The primes they've found have been getting longer by only single millions of digits every several years, so it's not very plausible that this discovery would qualify for a monetary award.
I suspect they just don't want to announce a number before it's verified on general scientific-integrity grounds.
But yeah, they'd probably embargoed even without any potential monetary prizes because it's wise to do so in general ;-)
I want to make an analogy to sports records, but the analogy will obviously be imperfect because the limits of human physiology are better understood in some ways than the behavior of Mersenne primes and perfect numbers. But it might be like if we heard that the marathon record had been beaten and then it turned out that the new record was something like 1:30:00 instead of something like 2:00:00. Obviously the exact value of the new record is totally unpredictable, but the best bet is that something like long-term trend lines will continue to be followed, rather than abruptly radically changed by multiple orders of magnitude.
[1] See https://www.mersenne.org/primenet/ and scroll down to the starting exponent of 332,000,000. There would be an unusually large number of assigned LL/PRP tasks around this range. In fact, this holds for virtually all available PrimeNet statuses in the Wayback machine!

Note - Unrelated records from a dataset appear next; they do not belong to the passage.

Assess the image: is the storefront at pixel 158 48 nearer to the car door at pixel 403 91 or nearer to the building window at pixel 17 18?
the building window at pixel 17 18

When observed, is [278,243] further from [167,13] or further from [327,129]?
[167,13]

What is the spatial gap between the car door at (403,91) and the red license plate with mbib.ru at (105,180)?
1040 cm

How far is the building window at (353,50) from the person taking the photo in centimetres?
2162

Any% (Anything goes to get to the "end") Video game speedruns may be ideal - a shortcut can always be found, used by everyone to quickly become zero sum + 1, then the equilibrium re-approaches optimization; but on average, gets harder and harder, as the shortcuts take skill/power/time. It also is hard to do, and easy(ish) to verify.
For linear things that hardly have any variance, you can look at longest lifespans of humans. Notably; where living 18 months longer than the next person statistically makes it more likely that you are actually your own mother and lied.

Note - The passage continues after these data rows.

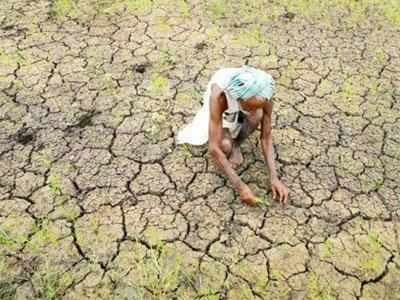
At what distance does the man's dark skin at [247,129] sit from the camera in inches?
105

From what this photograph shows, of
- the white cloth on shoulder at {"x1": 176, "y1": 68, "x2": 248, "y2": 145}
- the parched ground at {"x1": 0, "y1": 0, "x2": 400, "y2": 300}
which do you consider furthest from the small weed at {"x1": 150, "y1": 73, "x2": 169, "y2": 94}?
the white cloth on shoulder at {"x1": 176, "y1": 68, "x2": 248, "y2": 145}

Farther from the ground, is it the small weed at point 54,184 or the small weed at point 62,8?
the small weed at point 62,8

If you want to prove that a number is not a prime you can show the factorization or that it breack the little theorem of Fermat with 367984321568, and everyone can check the refutation inmediately.
I don't know a similar method to show that you actualy verified the number is a prime.
https://en.wikipedia.org/wiki/Primality_certificate
These are sometimes infeasible for stupidly big numbers, but the Mersenne Primes have a specific structure that allows for simplification of the process.